Just 2 months ago everything was going to be fine in Goldilocks economy. Today, no one knows how bad it will get. The ARM resets are just beginning. In general there is near universal agreement that we are just at the beginning of a financial storm.
On MSN investor, Bill Fleckenstein says ...
One who does [understand] is Lou Ranieri, sort of the father of the mortgage bond market. In a recent interview, he warned: "This is the leading edge of the storm. . . . If you think this is bad, imagine what it's going to be like in the middle of the crisis." In his opinion, more than $100 billion of home loans are likely to default. ("Just divide $100 billion by the average loan amount and you get a lot of people, a lot of families.") He also expects to see some form of bailout at some point, because "foreclosures in those amounts are politically unacceptable."

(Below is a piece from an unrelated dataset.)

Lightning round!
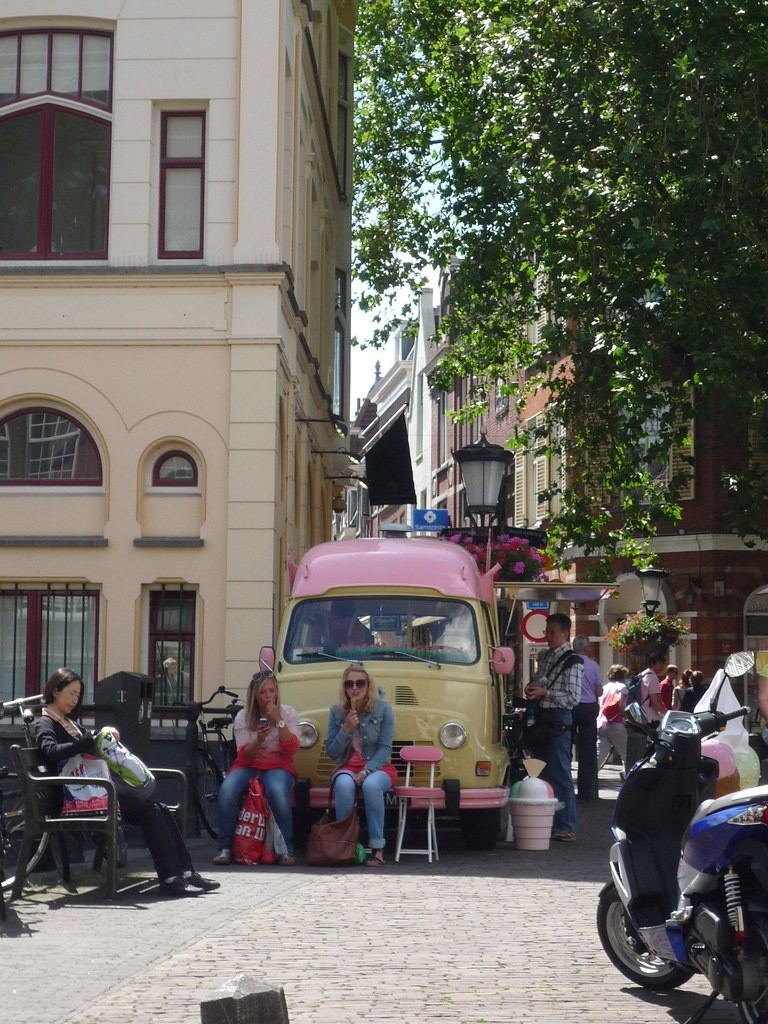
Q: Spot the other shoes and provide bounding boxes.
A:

The B-word again ! Coming not from a doom-gloom blogger but from a reputed source. So it's worth visiting this hated word again.

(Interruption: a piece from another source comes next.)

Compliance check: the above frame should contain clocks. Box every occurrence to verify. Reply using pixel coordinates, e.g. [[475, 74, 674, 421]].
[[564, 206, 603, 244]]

What kind of bailout ? Bailout who ? The lenders or the borrowers ? Or both ? By doing what ? Pumping liquidity ? Forgiving loans ? Giving tax breaks ? None of the above or all of the above and more ?
What kind of bailout do you see the government attempt ? What's your conspiracy theory ? Of course adding 3 zeros to everyone's bank balance is not what the Fed/Government will realistically do.
Bailout or no bailout. The economy won't be fine - to make an understatement. Even if the bailout comes from the Government, it will probably come too late and it's unlikely to help common folks who actually need it. This is just an observation of typical inadequacy of Government measures.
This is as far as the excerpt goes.